Is there a canonical/better/shorter/nicer way to do this?

Answer 1

The type trait you are looking for is spelled std::ranges::range_value_t , not std::value_type_t .

Also, the whole function you are trying to write here is just a more limited version of std::ranges::to coming in C++23.

Answer 2

Let's go through this in order:

template<std::ranges::range Range>
auto make_vector(Range const& range)

This is checking if Range is a range, but range isn't a Range , it's a const Range . It's possible that R is a range but R const is not, so you're not actually constraining this function properly.

The correct constraint would be:

template<typename Range>
    requires std::ranges::range<Range const>
auto make_vector(Range const& range)

But then that limits you to only const-iterable ranges (which is an unnecessary restriction) and then requires you to very carefully use Range const throughout the body (which is very easy to forget).

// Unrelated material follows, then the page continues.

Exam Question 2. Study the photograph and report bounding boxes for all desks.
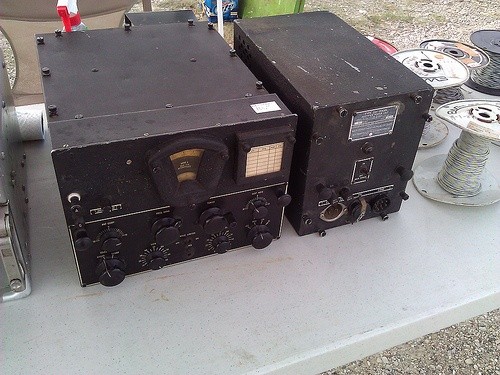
[0,94,500,375]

Both of which are why, with ranges, you'll want to use forwarding references:

template<std::ranges::range Range>
auto make_vector(Range&& range)

That'll constrain your function properly.

---

Next:

using IteratorType = decltype(std::ranges::begin(std::declval<Range&>()));
using DerefType    = decltype(*std::declval<IteratorType>());
using T            = std::remove_cvref_t<DerefType>;

There are type traits for these things directly:

using IteratorType = std::ranges::iterator_t<Range>;
using DerefType = std::iter_reference_t<IteratorType>;

Or:

using DerefType = std::ranges::range_reference_t<Range>;

But also since you want the value type, that's (as already pointed out):

using T = std::ranges::range_value_t<Range>;

Note that the value type is not necessarily just the reference type with the qualifiers removed.

---

Lastly:

std::vector<T> retval;
for (auto const& x: range) {
    retval.push_back(x);
}
return retval;

It'll be more efficient or even more correct to forward the element into push_back (ie auto&& x and then FWD(x) , instead of auto const& x and x ).

---

Additionally you'll want to, at the very least:

if constexpr (std::ranges::sized_range<Range>) {
    retval.reserve(std::ranges::size(range));
}

Since if we have the size readily available, it'll be nice to reduce the allocations to just the one.

---

Lastly, in C++23, make_vector(r) can just be spelled std::ranges::to<std::vector>(r) . This does the allocation optimization I mentioned, but can additionally be more performant since vector 's construction internally can avoid the constant checking to see if additional allocation is necessary (which is what push_back has to do).